ACTIVITY: Return every line in the entries below where the word "will" shows up.

INFORMATION GIVEN:
___

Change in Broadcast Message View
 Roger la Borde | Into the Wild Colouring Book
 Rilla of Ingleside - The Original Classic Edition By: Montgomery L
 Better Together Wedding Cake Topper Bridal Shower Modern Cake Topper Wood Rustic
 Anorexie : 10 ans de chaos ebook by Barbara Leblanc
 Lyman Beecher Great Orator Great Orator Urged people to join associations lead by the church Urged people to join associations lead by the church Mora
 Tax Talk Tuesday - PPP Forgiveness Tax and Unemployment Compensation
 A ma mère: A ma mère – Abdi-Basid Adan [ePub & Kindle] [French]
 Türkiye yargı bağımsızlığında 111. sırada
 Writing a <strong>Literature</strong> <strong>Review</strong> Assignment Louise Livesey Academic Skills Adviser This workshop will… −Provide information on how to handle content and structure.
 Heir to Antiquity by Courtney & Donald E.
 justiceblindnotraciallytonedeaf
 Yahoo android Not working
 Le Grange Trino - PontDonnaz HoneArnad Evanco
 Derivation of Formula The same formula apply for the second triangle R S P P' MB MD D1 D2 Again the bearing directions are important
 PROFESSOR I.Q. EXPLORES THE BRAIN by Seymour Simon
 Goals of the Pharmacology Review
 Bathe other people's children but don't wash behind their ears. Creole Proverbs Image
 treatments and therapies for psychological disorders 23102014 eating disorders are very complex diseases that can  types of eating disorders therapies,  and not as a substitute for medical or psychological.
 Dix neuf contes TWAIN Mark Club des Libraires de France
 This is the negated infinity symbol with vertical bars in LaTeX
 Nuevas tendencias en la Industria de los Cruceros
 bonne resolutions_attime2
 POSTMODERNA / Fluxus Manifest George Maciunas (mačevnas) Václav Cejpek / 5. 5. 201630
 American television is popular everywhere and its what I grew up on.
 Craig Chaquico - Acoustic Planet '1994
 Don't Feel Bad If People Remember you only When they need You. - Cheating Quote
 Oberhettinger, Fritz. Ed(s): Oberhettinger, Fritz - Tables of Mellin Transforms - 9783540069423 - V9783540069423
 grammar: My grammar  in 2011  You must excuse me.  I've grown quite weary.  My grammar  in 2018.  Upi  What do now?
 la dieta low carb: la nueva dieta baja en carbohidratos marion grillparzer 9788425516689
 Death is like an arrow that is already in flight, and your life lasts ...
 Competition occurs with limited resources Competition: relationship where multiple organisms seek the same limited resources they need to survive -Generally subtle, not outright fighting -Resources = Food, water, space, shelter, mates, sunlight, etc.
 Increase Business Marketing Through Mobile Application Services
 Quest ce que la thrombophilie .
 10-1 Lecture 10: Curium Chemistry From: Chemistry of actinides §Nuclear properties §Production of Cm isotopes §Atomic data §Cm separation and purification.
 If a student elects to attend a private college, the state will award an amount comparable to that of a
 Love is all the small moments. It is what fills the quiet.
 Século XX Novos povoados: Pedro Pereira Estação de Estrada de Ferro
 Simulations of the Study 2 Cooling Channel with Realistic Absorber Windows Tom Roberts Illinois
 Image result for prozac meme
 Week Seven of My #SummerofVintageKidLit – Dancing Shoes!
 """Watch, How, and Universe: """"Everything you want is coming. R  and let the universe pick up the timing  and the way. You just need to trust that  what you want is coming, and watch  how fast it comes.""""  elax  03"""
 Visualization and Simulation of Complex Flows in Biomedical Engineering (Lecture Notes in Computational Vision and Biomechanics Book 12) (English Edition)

___

RESPONSE TO THIS TASK:
 Writing a <strong>Literature</strong> <strong>Review</strong> Assignment Louise Livesey Academic Skills Adviser This workshop will… −Provide information on how to handle content and structure.
 If a student elects to attend a private college, the state will award an amount comparable to that of a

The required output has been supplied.